Data section
__________

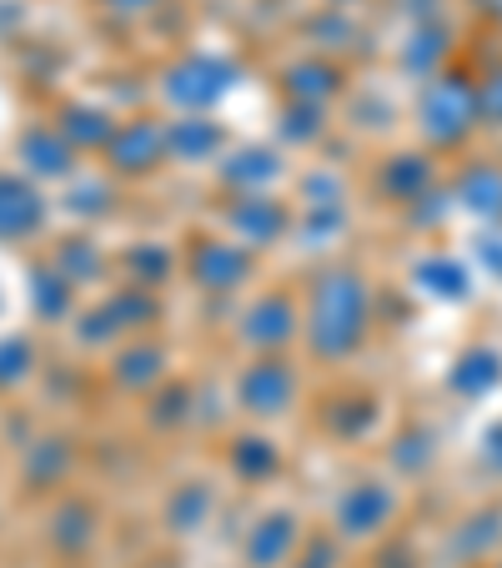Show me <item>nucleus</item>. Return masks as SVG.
I'll return each instance as SVG.
<instances>
[{
	"label": "nucleus",
	"instance_id": "nucleus-47",
	"mask_svg": "<svg viewBox=\"0 0 502 568\" xmlns=\"http://www.w3.org/2000/svg\"><path fill=\"white\" fill-rule=\"evenodd\" d=\"M387 11L402 26L412 21H438V16H452V0H387Z\"/></svg>",
	"mask_w": 502,
	"mask_h": 568
},
{
	"label": "nucleus",
	"instance_id": "nucleus-15",
	"mask_svg": "<svg viewBox=\"0 0 502 568\" xmlns=\"http://www.w3.org/2000/svg\"><path fill=\"white\" fill-rule=\"evenodd\" d=\"M51 226V196L21 166H0V247H25Z\"/></svg>",
	"mask_w": 502,
	"mask_h": 568
},
{
	"label": "nucleus",
	"instance_id": "nucleus-43",
	"mask_svg": "<svg viewBox=\"0 0 502 568\" xmlns=\"http://www.w3.org/2000/svg\"><path fill=\"white\" fill-rule=\"evenodd\" d=\"M472 473L502 494V413L482 423L478 438H472Z\"/></svg>",
	"mask_w": 502,
	"mask_h": 568
},
{
	"label": "nucleus",
	"instance_id": "nucleus-36",
	"mask_svg": "<svg viewBox=\"0 0 502 568\" xmlns=\"http://www.w3.org/2000/svg\"><path fill=\"white\" fill-rule=\"evenodd\" d=\"M352 232V206L347 202H321V206H297V226H291V242L301 252H321L331 247L337 236Z\"/></svg>",
	"mask_w": 502,
	"mask_h": 568
},
{
	"label": "nucleus",
	"instance_id": "nucleus-25",
	"mask_svg": "<svg viewBox=\"0 0 502 568\" xmlns=\"http://www.w3.org/2000/svg\"><path fill=\"white\" fill-rule=\"evenodd\" d=\"M116 277L126 287H146V292H166L176 277H182V252L156 242V236H141V242H126L116 252Z\"/></svg>",
	"mask_w": 502,
	"mask_h": 568
},
{
	"label": "nucleus",
	"instance_id": "nucleus-12",
	"mask_svg": "<svg viewBox=\"0 0 502 568\" xmlns=\"http://www.w3.org/2000/svg\"><path fill=\"white\" fill-rule=\"evenodd\" d=\"M442 156H432L428 146H392V151H382L377 156V166H372V196L382 206H412L417 196H428L432 186L442 182V166H438Z\"/></svg>",
	"mask_w": 502,
	"mask_h": 568
},
{
	"label": "nucleus",
	"instance_id": "nucleus-16",
	"mask_svg": "<svg viewBox=\"0 0 502 568\" xmlns=\"http://www.w3.org/2000/svg\"><path fill=\"white\" fill-rule=\"evenodd\" d=\"M16 166H21L25 176H35L41 186H65L75 172H81V151L65 141V131L55 126L51 116L45 121H25L21 131H16Z\"/></svg>",
	"mask_w": 502,
	"mask_h": 568
},
{
	"label": "nucleus",
	"instance_id": "nucleus-23",
	"mask_svg": "<svg viewBox=\"0 0 502 568\" xmlns=\"http://www.w3.org/2000/svg\"><path fill=\"white\" fill-rule=\"evenodd\" d=\"M101 538V514L91 498L81 494H61L51 508H45V544L61 558H86Z\"/></svg>",
	"mask_w": 502,
	"mask_h": 568
},
{
	"label": "nucleus",
	"instance_id": "nucleus-13",
	"mask_svg": "<svg viewBox=\"0 0 502 568\" xmlns=\"http://www.w3.org/2000/svg\"><path fill=\"white\" fill-rule=\"evenodd\" d=\"M448 192L458 212H468L482 226H502V151H478L452 161Z\"/></svg>",
	"mask_w": 502,
	"mask_h": 568
},
{
	"label": "nucleus",
	"instance_id": "nucleus-39",
	"mask_svg": "<svg viewBox=\"0 0 502 568\" xmlns=\"http://www.w3.org/2000/svg\"><path fill=\"white\" fill-rule=\"evenodd\" d=\"M41 373V347L31 333H0V393H21Z\"/></svg>",
	"mask_w": 502,
	"mask_h": 568
},
{
	"label": "nucleus",
	"instance_id": "nucleus-48",
	"mask_svg": "<svg viewBox=\"0 0 502 568\" xmlns=\"http://www.w3.org/2000/svg\"><path fill=\"white\" fill-rule=\"evenodd\" d=\"M106 16H116V21H146V16L166 11L172 0H96Z\"/></svg>",
	"mask_w": 502,
	"mask_h": 568
},
{
	"label": "nucleus",
	"instance_id": "nucleus-34",
	"mask_svg": "<svg viewBox=\"0 0 502 568\" xmlns=\"http://www.w3.org/2000/svg\"><path fill=\"white\" fill-rule=\"evenodd\" d=\"M25 292H31V312L41 327H71V317L81 312V292H75L45 257L25 272Z\"/></svg>",
	"mask_w": 502,
	"mask_h": 568
},
{
	"label": "nucleus",
	"instance_id": "nucleus-32",
	"mask_svg": "<svg viewBox=\"0 0 502 568\" xmlns=\"http://www.w3.org/2000/svg\"><path fill=\"white\" fill-rule=\"evenodd\" d=\"M141 418H146L151 433H182L202 418V393L186 377H166L161 387H151L141 397Z\"/></svg>",
	"mask_w": 502,
	"mask_h": 568
},
{
	"label": "nucleus",
	"instance_id": "nucleus-6",
	"mask_svg": "<svg viewBox=\"0 0 502 568\" xmlns=\"http://www.w3.org/2000/svg\"><path fill=\"white\" fill-rule=\"evenodd\" d=\"M182 277L206 297H242L257 282V252L226 232H192L182 247Z\"/></svg>",
	"mask_w": 502,
	"mask_h": 568
},
{
	"label": "nucleus",
	"instance_id": "nucleus-17",
	"mask_svg": "<svg viewBox=\"0 0 502 568\" xmlns=\"http://www.w3.org/2000/svg\"><path fill=\"white\" fill-rule=\"evenodd\" d=\"M212 172L222 192H281L291 166H287V146H272V141H242L236 146L232 141V151L216 161Z\"/></svg>",
	"mask_w": 502,
	"mask_h": 568
},
{
	"label": "nucleus",
	"instance_id": "nucleus-21",
	"mask_svg": "<svg viewBox=\"0 0 502 568\" xmlns=\"http://www.w3.org/2000/svg\"><path fill=\"white\" fill-rule=\"evenodd\" d=\"M277 91H281V101L337 106V101L352 91V81H347V65L342 61H331V55H321V51H301V55H291V61L277 71Z\"/></svg>",
	"mask_w": 502,
	"mask_h": 568
},
{
	"label": "nucleus",
	"instance_id": "nucleus-24",
	"mask_svg": "<svg viewBox=\"0 0 502 568\" xmlns=\"http://www.w3.org/2000/svg\"><path fill=\"white\" fill-rule=\"evenodd\" d=\"M45 262L71 282L75 292L86 287H101L106 277H116V252H106L91 232H71V236H55L51 247H45Z\"/></svg>",
	"mask_w": 502,
	"mask_h": 568
},
{
	"label": "nucleus",
	"instance_id": "nucleus-45",
	"mask_svg": "<svg viewBox=\"0 0 502 568\" xmlns=\"http://www.w3.org/2000/svg\"><path fill=\"white\" fill-rule=\"evenodd\" d=\"M362 568H422V554L407 534H387L382 544H372V564Z\"/></svg>",
	"mask_w": 502,
	"mask_h": 568
},
{
	"label": "nucleus",
	"instance_id": "nucleus-33",
	"mask_svg": "<svg viewBox=\"0 0 502 568\" xmlns=\"http://www.w3.org/2000/svg\"><path fill=\"white\" fill-rule=\"evenodd\" d=\"M116 202H121V182L101 166V172H81L71 176V182L61 186V212L75 216V222H106V216H116Z\"/></svg>",
	"mask_w": 502,
	"mask_h": 568
},
{
	"label": "nucleus",
	"instance_id": "nucleus-1",
	"mask_svg": "<svg viewBox=\"0 0 502 568\" xmlns=\"http://www.w3.org/2000/svg\"><path fill=\"white\" fill-rule=\"evenodd\" d=\"M377 282L357 262H321L301 287V353L317 367H347L377 333Z\"/></svg>",
	"mask_w": 502,
	"mask_h": 568
},
{
	"label": "nucleus",
	"instance_id": "nucleus-40",
	"mask_svg": "<svg viewBox=\"0 0 502 568\" xmlns=\"http://www.w3.org/2000/svg\"><path fill=\"white\" fill-rule=\"evenodd\" d=\"M291 202H297V206L352 202V182H347L342 166H331V161H311L307 172H297V186H291Z\"/></svg>",
	"mask_w": 502,
	"mask_h": 568
},
{
	"label": "nucleus",
	"instance_id": "nucleus-26",
	"mask_svg": "<svg viewBox=\"0 0 502 568\" xmlns=\"http://www.w3.org/2000/svg\"><path fill=\"white\" fill-rule=\"evenodd\" d=\"M498 387H502V353L492 343H482V337L448 363V397H458V403H488Z\"/></svg>",
	"mask_w": 502,
	"mask_h": 568
},
{
	"label": "nucleus",
	"instance_id": "nucleus-18",
	"mask_svg": "<svg viewBox=\"0 0 502 568\" xmlns=\"http://www.w3.org/2000/svg\"><path fill=\"white\" fill-rule=\"evenodd\" d=\"M307 524L297 508H267L242 534V568H287L307 544Z\"/></svg>",
	"mask_w": 502,
	"mask_h": 568
},
{
	"label": "nucleus",
	"instance_id": "nucleus-9",
	"mask_svg": "<svg viewBox=\"0 0 502 568\" xmlns=\"http://www.w3.org/2000/svg\"><path fill=\"white\" fill-rule=\"evenodd\" d=\"M502 554V494L462 508L438 538V568H492Z\"/></svg>",
	"mask_w": 502,
	"mask_h": 568
},
{
	"label": "nucleus",
	"instance_id": "nucleus-37",
	"mask_svg": "<svg viewBox=\"0 0 502 568\" xmlns=\"http://www.w3.org/2000/svg\"><path fill=\"white\" fill-rule=\"evenodd\" d=\"M412 282L438 302H468L472 297V272L462 267L458 257H442V252H428V257L417 262Z\"/></svg>",
	"mask_w": 502,
	"mask_h": 568
},
{
	"label": "nucleus",
	"instance_id": "nucleus-3",
	"mask_svg": "<svg viewBox=\"0 0 502 568\" xmlns=\"http://www.w3.org/2000/svg\"><path fill=\"white\" fill-rule=\"evenodd\" d=\"M402 488L392 473H357L342 483V494L331 498V534L342 538V548H372L387 534H397L402 518Z\"/></svg>",
	"mask_w": 502,
	"mask_h": 568
},
{
	"label": "nucleus",
	"instance_id": "nucleus-51",
	"mask_svg": "<svg viewBox=\"0 0 502 568\" xmlns=\"http://www.w3.org/2000/svg\"><path fill=\"white\" fill-rule=\"evenodd\" d=\"M492 568H502V554H498V564H492Z\"/></svg>",
	"mask_w": 502,
	"mask_h": 568
},
{
	"label": "nucleus",
	"instance_id": "nucleus-50",
	"mask_svg": "<svg viewBox=\"0 0 502 568\" xmlns=\"http://www.w3.org/2000/svg\"><path fill=\"white\" fill-rule=\"evenodd\" d=\"M0 322H6V292H0Z\"/></svg>",
	"mask_w": 502,
	"mask_h": 568
},
{
	"label": "nucleus",
	"instance_id": "nucleus-11",
	"mask_svg": "<svg viewBox=\"0 0 502 568\" xmlns=\"http://www.w3.org/2000/svg\"><path fill=\"white\" fill-rule=\"evenodd\" d=\"M462 61V31L452 16H438V21H412L402 26V41L392 45V65L407 81H428V75L448 71V65Z\"/></svg>",
	"mask_w": 502,
	"mask_h": 568
},
{
	"label": "nucleus",
	"instance_id": "nucleus-31",
	"mask_svg": "<svg viewBox=\"0 0 502 568\" xmlns=\"http://www.w3.org/2000/svg\"><path fill=\"white\" fill-rule=\"evenodd\" d=\"M301 36H307V51H321V55H331V61H342L357 45H367V26L357 21V11L327 6V0L301 21Z\"/></svg>",
	"mask_w": 502,
	"mask_h": 568
},
{
	"label": "nucleus",
	"instance_id": "nucleus-7",
	"mask_svg": "<svg viewBox=\"0 0 502 568\" xmlns=\"http://www.w3.org/2000/svg\"><path fill=\"white\" fill-rule=\"evenodd\" d=\"M216 222L226 236H236L242 247L262 252L291 242V226H297V202L281 192H226L216 202Z\"/></svg>",
	"mask_w": 502,
	"mask_h": 568
},
{
	"label": "nucleus",
	"instance_id": "nucleus-2",
	"mask_svg": "<svg viewBox=\"0 0 502 568\" xmlns=\"http://www.w3.org/2000/svg\"><path fill=\"white\" fill-rule=\"evenodd\" d=\"M412 131L417 146H428L432 156L458 161L482 141V116H478V71L468 61L448 65V71L428 75L412 87Z\"/></svg>",
	"mask_w": 502,
	"mask_h": 568
},
{
	"label": "nucleus",
	"instance_id": "nucleus-41",
	"mask_svg": "<svg viewBox=\"0 0 502 568\" xmlns=\"http://www.w3.org/2000/svg\"><path fill=\"white\" fill-rule=\"evenodd\" d=\"M478 71V116H482V136H492L502 146V51L488 61L472 65Z\"/></svg>",
	"mask_w": 502,
	"mask_h": 568
},
{
	"label": "nucleus",
	"instance_id": "nucleus-38",
	"mask_svg": "<svg viewBox=\"0 0 502 568\" xmlns=\"http://www.w3.org/2000/svg\"><path fill=\"white\" fill-rule=\"evenodd\" d=\"M327 131H331V106L281 101V111H277V146H317Z\"/></svg>",
	"mask_w": 502,
	"mask_h": 568
},
{
	"label": "nucleus",
	"instance_id": "nucleus-5",
	"mask_svg": "<svg viewBox=\"0 0 502 568\" xmlns=\"http://www.w3.org/2000/svg\"><path fill=\"white\" fill-rule=\"evenodd\" d=\"M242 81L236 61L216 51H176L172 61L156 71V97L172 111H216L232 87Z\"/></svg>",
	"mask_w": 502,
	"mask_h": 568
},
{
	"label": "nucleus",
	"instance_id": "nucleus-42",
	"mask_svg": "<svg viewBox=\"0 0 502 568\" xmlns=\"http://www.w3.org/2000/svg\"><path fill=\"white\" fill-rule=\"evenodd\" d=\"M458 212V202H452V192H448V176H442L438 186H432L428 196H417L412 206H402V226L407 232H442V222H448V216Z\"/></svg>",
	"mask_w": 502,
	"mask_h": 568
},
{
	"label": "nucleus",
	"instance_id": "nucleus-49",
	"mask_svg": "<svg viewBox=\"0 0 502 568\" xmlns=\"http://www.w3.org/2000/svg\"><path fill=\"white\" fill-rule=\"evenodd\" d=\"M327 6H342V11H357V6H367V0H327Z\"/></svg>",
	"mask_w": 502,
	"mask_h": 568
},
{
	"label": "nucleus",
	"instance_id": "nucleus-35",
	"mask_svg": "<svg viewBox=\"0 0 502 568\" xmlns=\"http://www.w3.org/2000/svg\"><path fill=\"white\" fill-rule=\"evenodd\" d=\"M101 307L111 312V322H116V333H121V337L156 333V322L166 317V307H161V292L126 287V282H116V287L101 292Z\"/></svg>",
	"mask_w": 502,
	"mask_h": 568
},
{
	"label": "nucleus",
	"instance_id": "nucleus-8",
	"mask_svg": "<svg viewBox=\"0 0 502 568\" xmlns=\"http://www.w3.org/2000/svg\"><path fill=\"white\" fill-rule=\"evenodd\" d=\"M236 347L252 353H291L301 347V292L291 287H262L242 302L232 327Z\"/></svg>",
	"mask_w": 502,
	"mask_h": 568
},
{
	"label": "nucleus",
	"instance_id": "nucleus-22",
	"mask_svg": "<svg viewBox=\"0 0 502 568\" xmlns=\"http://www.w3.org/2000/svg\"><path fill=\"white\" fill-rule=\"evenodd\" d=\"M166 151H172V166H216L232 151V131L216 121V111H172Z\"/></svg>",
	"mask_w": 502,
	"mask_h": 568
},
{
	"label": "nucleus",
	"instance_id": "nucleus-30",
	"mask_svg": "<svg viewBox=\"0 0 502 568\" xmlns=\"http://www.w3.org/2000/svg\"><path fill=\"white\" fill-rule=\"evenodd\" d=\"M75 468V443L65 433H35L31 443L21 448V483L31 494H51L71 478Z\"/></svg>",
	"mask_w": 502,
	"mask_h": 568
},
{
	"label": "nucleus",
	"instance_id": "nucleus-27",
	"mask_svg": "<svg viewBox=\"0 0 502 568\" xmlns=\"http://www.w3.org/2000/svg\"><path fill=\"white\" fill-rule=\"evenodd\" d=\"M51 121L65 131V141H71L81 156H101V151L111 146V136H116V126H121V116L111 106H101V101H81V97L61 101V106L51 111Z\"/></svg>",
	"mask_w": 502,
	"mask_h": 568
},
{
	"label": "nucleus",
	"instance_id": "nucleus-29",
	"mask_svg": "<svg viewBox=\"0 0 502 568\" xmlns=\"http://www.w3.org/2000/svg\"><path fill=\"white\" fill-rule=\"evenodd\" d=\"M216 514V483L212 478H182L161 498V528L172 538H196Z\"/></svg>",
	"mask_w": 502,
	"mask_h": 568
},
{
	"label": "nucleus",
	"instance_id": "nucleus-44",
	"mask_svg": "<svg viewBox=\"0 0 502 568\" xmlns=\"http://www.w3.org/2000/svg\"><path fill=\"white\" fill-rule=\"evenodd\" d=\"M287 568H342V538L331 534V528L327 534H311Z\"/></svg>",
	"mask_w": 502,
	"mask_h": 568
},
{
	"label": "nucleus",
	"instance_id": "nucleus-10",
	"mask_svg": "<svg viewBox=\"0 0 502 568\" xmlns=\"http://www.w3.org/2000/svg\"><path fill=\"white\" fill-rule=\"evenodd\" d=\"M101 161H106V172L116 176V182H146L161 166H172L166 116H156V111H131V116H121L116 136L101 151Z\"/></svg>",
	"mask_w": 502,
	"mask_h": 568
},
{
	"label": "nucleus",
	"instance_id": "nucleus-4",
	"mask_svg": "<svg viewBox=\"0 0 502 568\" xmlns=\"http://www.w3.org/2000/svg\"><path fill=\"white\" fill-rule=\"evenodd\" d=\"M301 403V367L291 353H252L232 377V408L246 423H281Z\"/></svg>",
	"mask_w": 502,
	"mask_h": 568
},
{
	"label": "nucleus",
	"instance_id": "nucleus-28",
	"mask_svg": "<svg viewBox=\"0 0 502 568\" xmlns=\"http://www.w3.org/2000/svg\"><path fill=\"white\" fill-rule=\"evenodd\" d=\"M226 473H232L236 483H272L281 468H287V453H281V443L272 438L267 428H242L226 438Z\"/></svg>",
	"mask_w": 502,
	"mask_h": 568
},
{
	"label": "nucleus",
	"instance_id": "nucleus-20",
	"mask_svg": "<svg viewBox=\"0 0 502 568\" xmlns=\"http://www.w3.org/2000/svg\"><path fill=\"white\" fill-rule=\"evenodd\" d=\"M106 377H111V387H121V393L146 397L151 387H161L172 377V347L151 333L126 337V343H116L106 353Z\"/></svg>",
	"mask_w": 502,
	"mask_h": 568
},
{
	"label": "nucleus",
	"instance_id": "nucleus-14",
	"mask_svg": "<svg viewBox=\"0 0 502 568\" xmlns=\"http://www.w3.org/2000/svg\"><path fill=\"white\" fill-rule=\"evenodd\" d=\"M321 438H331L337 448H362L382 433V397L372 387H342V393H327L311 413Z\"/></svg>",
	"mask_w": 502,
	"mask_h": 568
},
{
	"label": "nucleus",
	"instance_id": "nucleus-46",
	"mask_svg": "<svg viewBox=\"0 0 502 568\" xmlns=\"http://www.w3.org/2000/svg\"><path fill=\"white\" fill-rule=\"evenodd\" d=\"M472 257H478L482 277L502 282V226H482V236L472 242Z\"/></svg>",
	"mask_w": 502,
	"mask_h": 568
},
{
	"label": "nucleus",
	"instance_id": "nucleus-19",
	"mask_svg": "<svg viewBox=\"0 0 502 568\" xmlns=\"http://www.w3.org/2000/svg\"><path fill=\"white\" fill-rule=\"evenodd\" d=\"M442 463V428L422 413L402 418L392 433H387V448H382V468L392 473L397 483H422L432 478V468Z\"/></svg>",
	"mask_w": 502,
	"mask_h": 568
}]
</instances>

__________

Direction
Update the data from its first line through the line containing "166H21L25 176H35L41 186H65L75", both included, by replacing "instance_id" with "object_id" and changing nothing else. Write out those lines in full, leaving out the pictures.

Response to this task
Show me <item>nucleus</item>. Return masks as SVG.
I'll return each instance as SVG.
<instances>
[{
	"label": "nucleus",
	"object_id": "nucleus-47",
	"mask_svg": "<svg viewBox=\"0 0 502 568\" xmlns=\"http://www.w3.org/2000/svg\"><path fill=\"white\" fill-rule=\"evenodd\" d=\"M387 11L402 26L412 21H438V16H452V0H387Z\"/></svg>",
	"mask_w": 502,
	"mask_h": 568
},
{
	"label": "nucleus",
	"object_id": "nucleus-15",
	"mask_svg": "<svg viewBox=\"0 0 502 568\" xmlns=\"http://www.w3.org/2000/svg\"><path fill=\"white\" fill-rule=\"evenodd\" d=\"M51 226V196L21 166H0V247H25Z\"/></svg>",
	"mask_w": 502,
	"mask_h": 568
},
{
	"label": "nucleus",
	"object_id": "nucleus-43",
	"mask_svg": "<svg viewBox=\"0 0 502 568\" xmlns=\"http://www.w3.org/2000/svg\"><path fill=\"white\" fill-rule=\"evenodd\" d=\"M472 473L502 494V413L482 423L478 438H472Z\"/></svg>",
	"mask_w": 502,
	"mask_h": 568
},
{
	"label": "nucleus",
	"object_id": "nucleus-36",
	"mask_svg": "<svg viewBox=\"0 0 502 568\" xmlns=\"http://www.w3.org/2000/svg\"><path fill=\"white\" fill-rule=\"evenodd\" d=\"M352 232V206L347 202H321V206H297V226H291V242L301 252H321L331 247L337 236Z\"/></svg>",
	"mask_w": 502,
	"mask_h": 568
},
{
	"label": "nucleus",
	"object_id": "nucleus-25",
	"mask_svg": "<svg viewBox=\"0 0 502 568\" xmlns=\"http://www.w3.org/2000/svg\"><path fill=\"white\" fill-rule=\"evenodd\" d=\"M116 277L126 287H146V292H166L176 277H182V252L156 242V236H141V242H126L116 252Z\"/></svg>",
	"mask_w": 502,
	"mask_h": 568
},
{
	"label": "nucleus",
	"object_id": "nucleus-12",
	"mask_svg": "<svg viewBox=\"0 0 502 568\" xmlns=\"http://www.w3.org/2000/svg\"><path fill=\"white\" fill-rule=\"evenodd\" d=\"M442 156H432L428 146H392V151H382L377 156V166H372V196L382 206H412L417 196H428L432 186L442 182V166H438Z\"/></svg>",
	"mask_w": 502,
	"mask_h": 568
},
{
	"label": "nucleus",
	"object_id": "nucleus-16",
	"mask_svg": "<svg viewBox=\"0 0 502 568\" xmlns=\"http://www.w3.org/2000/svg\"><path fill=\"white\" fill-rule=\"evenodd\" d=\"M16 166H21L25 176H35L41 186H65L75 172H81V151L65 141V131L55 126L51 116L45 121H25L21 131H16Z\"/></svg>",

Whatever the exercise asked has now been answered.